GIVEN REQUEST = Would you copy out the whole listing exactly as given?

━━━ MATERIAL FOR THIS TASK

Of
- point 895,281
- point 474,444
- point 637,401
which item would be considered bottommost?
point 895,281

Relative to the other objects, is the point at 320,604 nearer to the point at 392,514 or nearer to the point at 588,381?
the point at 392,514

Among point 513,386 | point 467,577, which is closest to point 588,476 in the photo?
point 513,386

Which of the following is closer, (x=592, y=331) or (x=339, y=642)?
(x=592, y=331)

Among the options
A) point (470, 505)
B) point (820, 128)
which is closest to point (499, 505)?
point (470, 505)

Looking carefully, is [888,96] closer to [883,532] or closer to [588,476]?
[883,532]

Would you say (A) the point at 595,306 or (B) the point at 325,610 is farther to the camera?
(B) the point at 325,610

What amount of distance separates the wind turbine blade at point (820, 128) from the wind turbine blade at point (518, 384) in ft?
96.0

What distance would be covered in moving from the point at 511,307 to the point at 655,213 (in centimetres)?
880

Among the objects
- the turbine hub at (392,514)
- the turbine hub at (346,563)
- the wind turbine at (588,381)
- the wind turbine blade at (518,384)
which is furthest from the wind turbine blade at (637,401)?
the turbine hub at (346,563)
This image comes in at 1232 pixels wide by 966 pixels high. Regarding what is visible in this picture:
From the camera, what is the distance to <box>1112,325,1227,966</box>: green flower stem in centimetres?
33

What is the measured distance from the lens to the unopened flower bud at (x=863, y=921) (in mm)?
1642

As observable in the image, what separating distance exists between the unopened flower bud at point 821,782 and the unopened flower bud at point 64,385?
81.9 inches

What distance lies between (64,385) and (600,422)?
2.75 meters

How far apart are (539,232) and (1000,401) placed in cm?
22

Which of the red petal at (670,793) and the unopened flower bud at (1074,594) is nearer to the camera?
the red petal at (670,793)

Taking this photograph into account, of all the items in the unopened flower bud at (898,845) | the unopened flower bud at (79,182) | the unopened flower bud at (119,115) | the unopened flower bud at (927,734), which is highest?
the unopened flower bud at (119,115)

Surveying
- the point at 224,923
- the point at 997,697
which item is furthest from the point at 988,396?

━━━━━━

FINAL RESULT =
Of
- point 895,281
- point 474,444
- point 637,401
which item would be considered bottommost?
point 895,281

Relative to the other objects, is the point at 320,604 nearer to the point at 392,514 or nearer to the point at 588,381?
the point at 392,514

Among point 513,386 | point 467,577, which is closest to point 588,476 in the photo?
point 513,386

Which of the following is closer, (x=592, y=331) or (x=339, y=642)?
(x=592, y=331)

Among the options
A) point (470, 505)
B) point (820, 128)
which is closest to point (499, 505)?
point (470, 505)

Looking carefully, is [888,96] closer to [883,532] or closer to [588,476]?
[883,532]

Would you say (A) the point at 595,306 or (B) the point at 325,610 is farther to the camera?
(B) the point at 325,610

What amount of distance separates the wind turbine blade at point (820, 128) from the wind turbine blade at point (518, 384) in ft?
96.0

What distance would be covered in moving from the point at 511,307 to the point at 655,213 (in centimetres)?
880

Among the objects
- the turbine hub at (392,514)
- the turbine hub at (346,563)
- the wind turbine at (588,381)
- the wind turbine blade at (518,384)
which is furthest from the wind turbine blade at (637,401)?
the turbine hub at (346,563)
This image comes in at 1232 pixels wide by 966 pixels high. Regarding what is visible in this picture:
From the camera, what is the distance to <box>1112,325,1227,966</box>: green flower stem in centimetres?
33

What is the measured distance from the lens to the unopened flower bud at (x=863, y=921) (in mm)?
1642

As observable in the image, what separating distance exists between the unopened flower bud at point 821,782 and the unopened flower bud at point 64,385?
81.9 inches

What distance lies between (64,385) and (600,422)?
2.75 meters

How far apart are (539,232) and (1000,401) placed in cm?
22

Which of the red petal at (670,793) and the unopened flower bud at (1074,594) is nearer to the camera?
the red petal at (670,793)

Taking this photograph into account, of all the items in the unopened flower bud at (898,845) | the unopened flower bud at (79,182) | the unopened flower bud at (119,115) | the unopened flower bud at (927,734), which is highest?
the unopened flower bud at (119,115)

Surveying
- the point at 224,923
- the point at 997,697
which item is furthest from the point at 988,396?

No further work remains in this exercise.